Requirement
Whenever a line in the listing contains "United", copy that line.

Start of Information

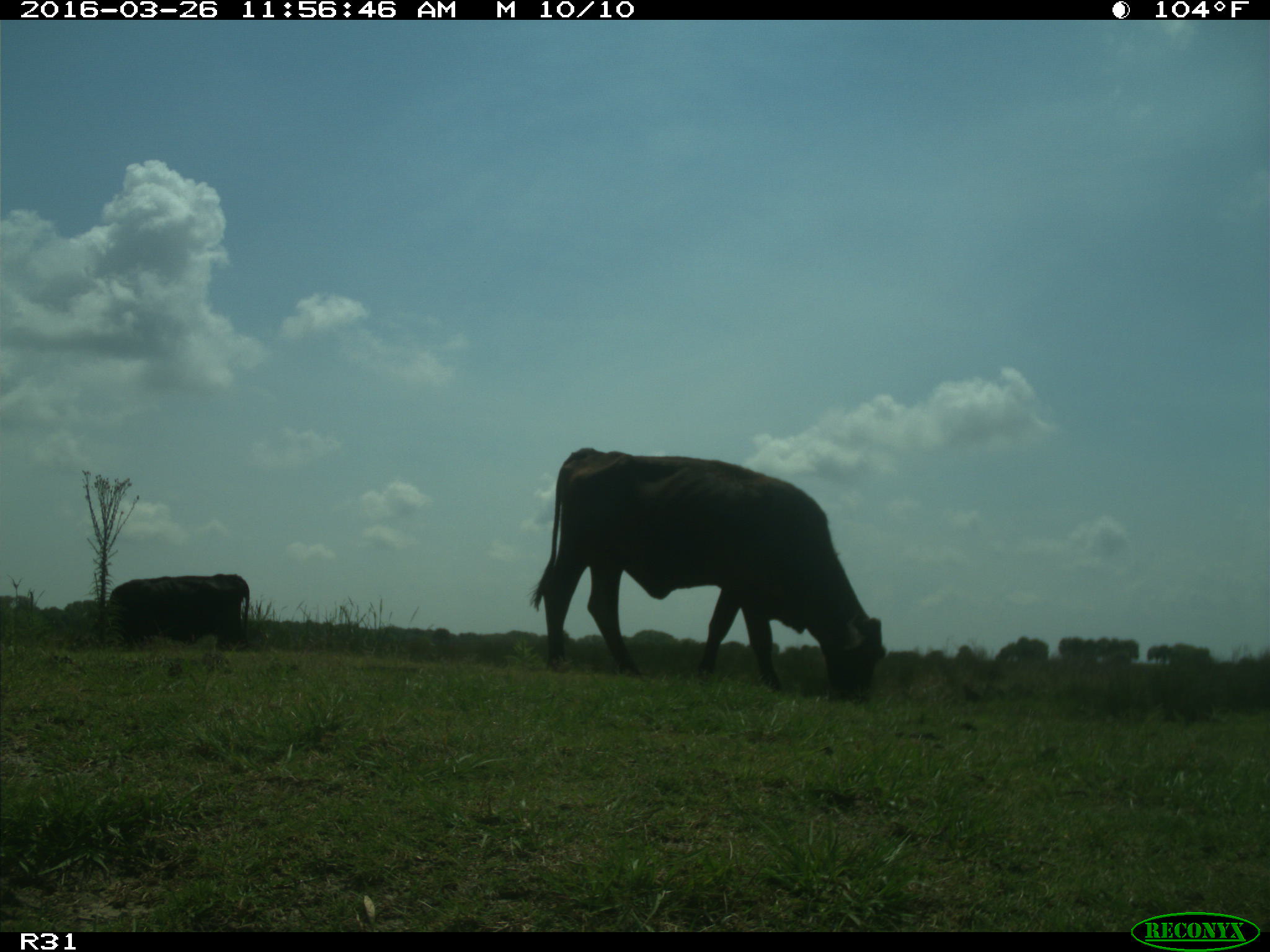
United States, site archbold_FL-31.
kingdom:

End of Information
Start of Information

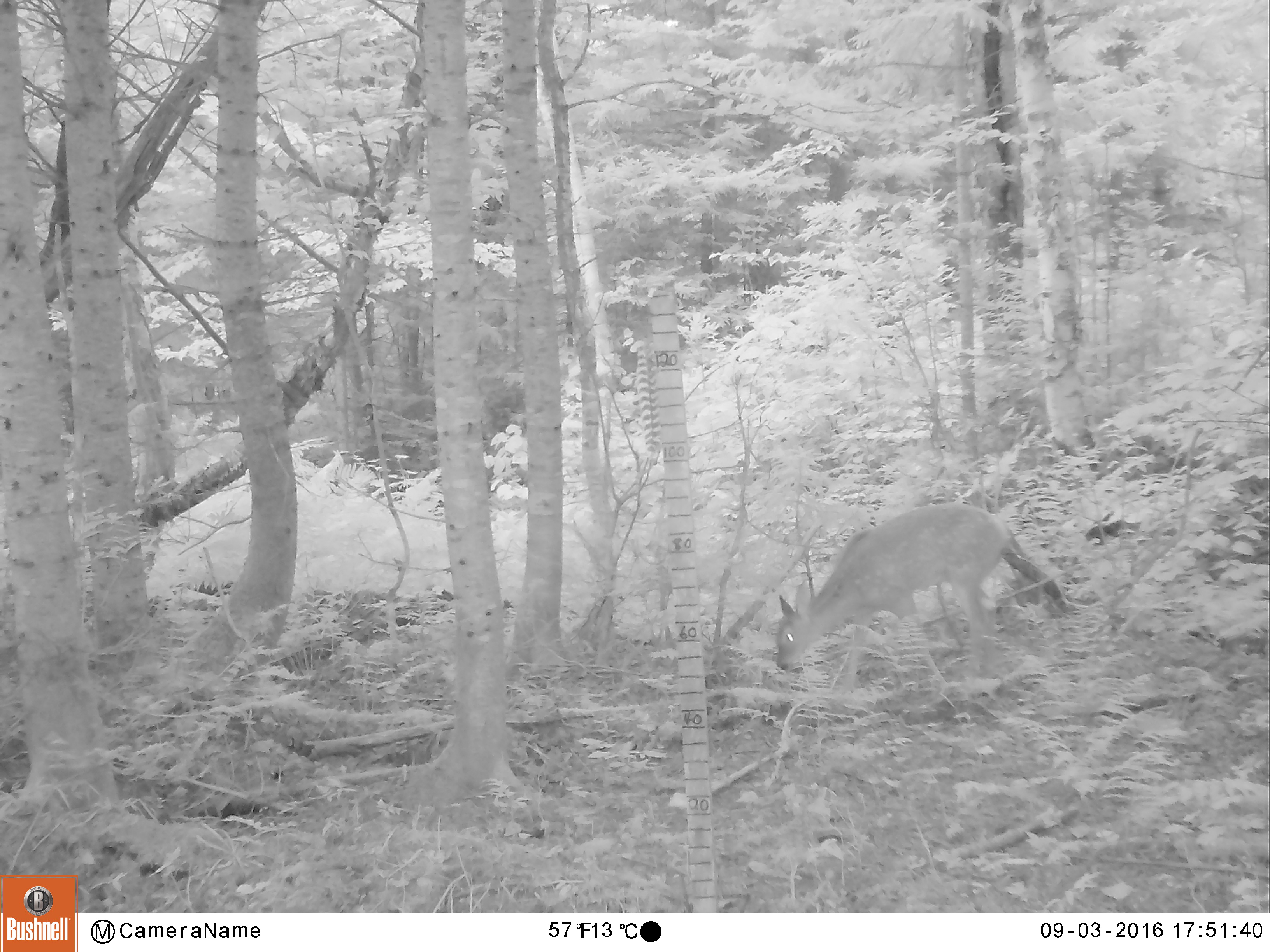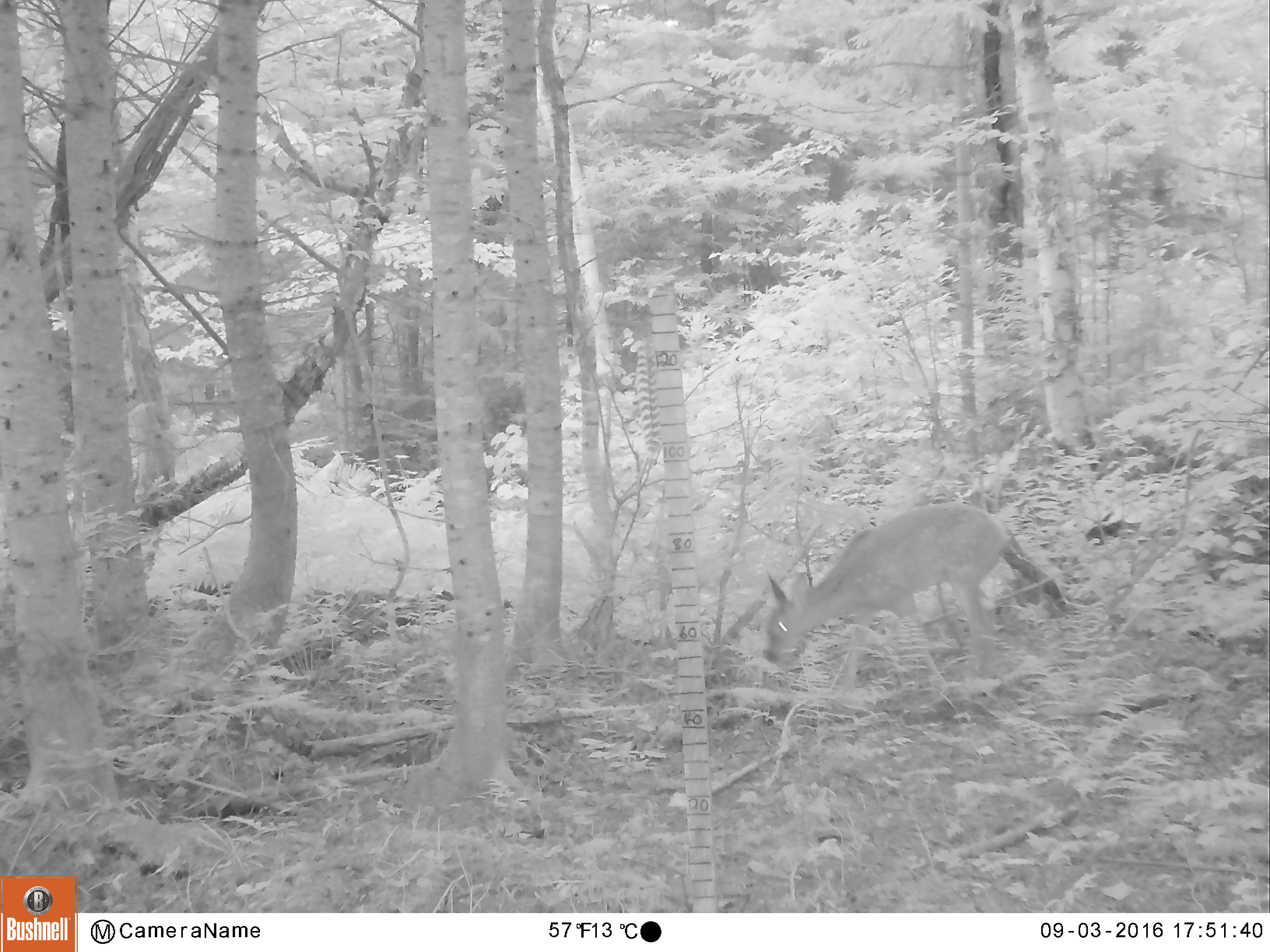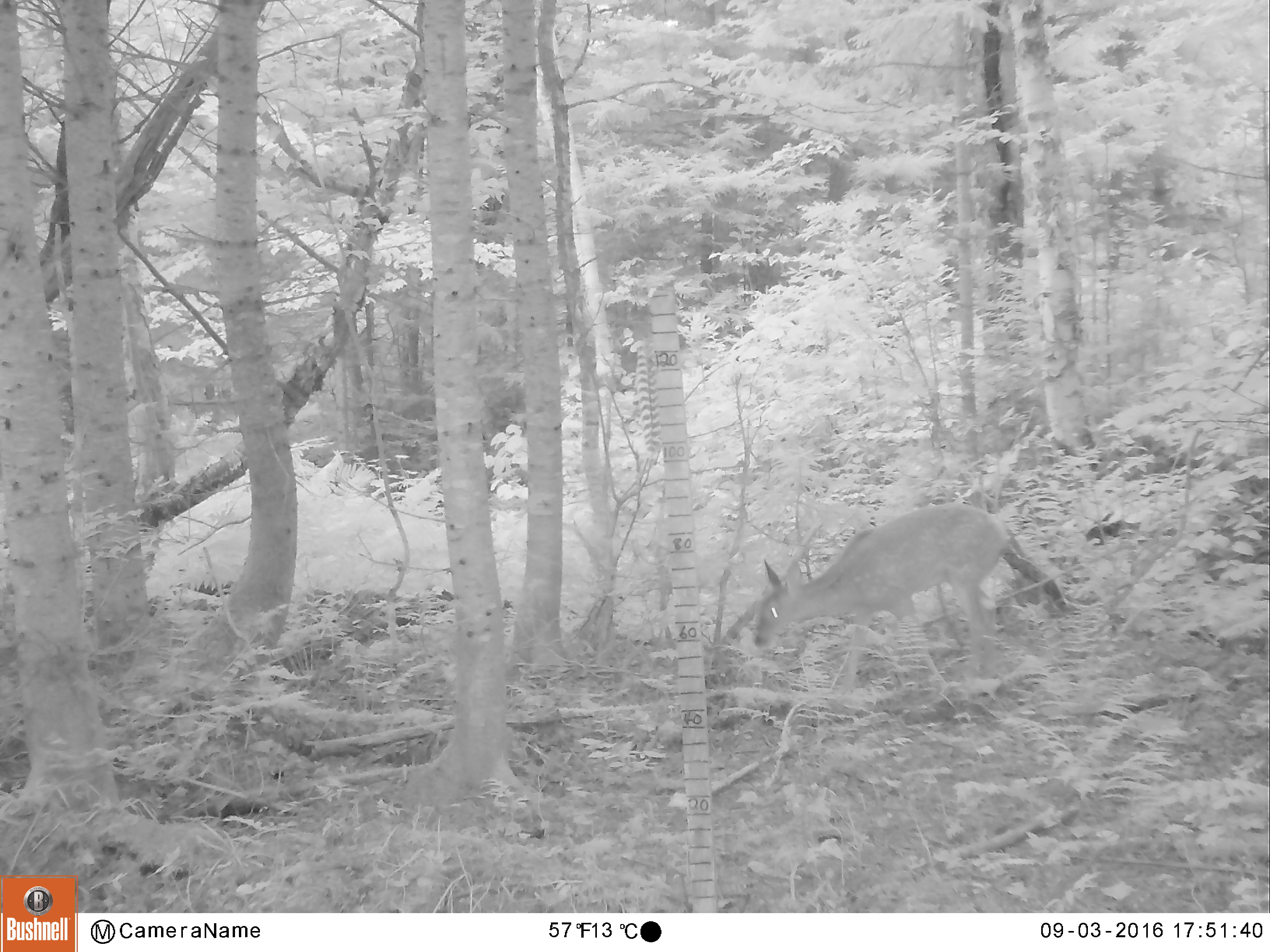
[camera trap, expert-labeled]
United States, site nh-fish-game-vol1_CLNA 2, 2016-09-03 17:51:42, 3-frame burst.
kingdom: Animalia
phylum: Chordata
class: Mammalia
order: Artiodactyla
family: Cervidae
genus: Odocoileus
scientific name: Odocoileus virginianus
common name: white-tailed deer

End of Information
Start of Information

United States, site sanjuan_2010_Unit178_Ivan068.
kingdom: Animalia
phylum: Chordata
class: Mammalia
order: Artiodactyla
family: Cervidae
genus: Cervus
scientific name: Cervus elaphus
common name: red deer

End of Information

Your response
United States, site archbold_FL-31.
United States, site nh-fish-game-vol1_CLNA 2, 2016-09-03 17:51:42, 3-frame burst.
United States, site sanjuan_2010_Unit178_Ivan068.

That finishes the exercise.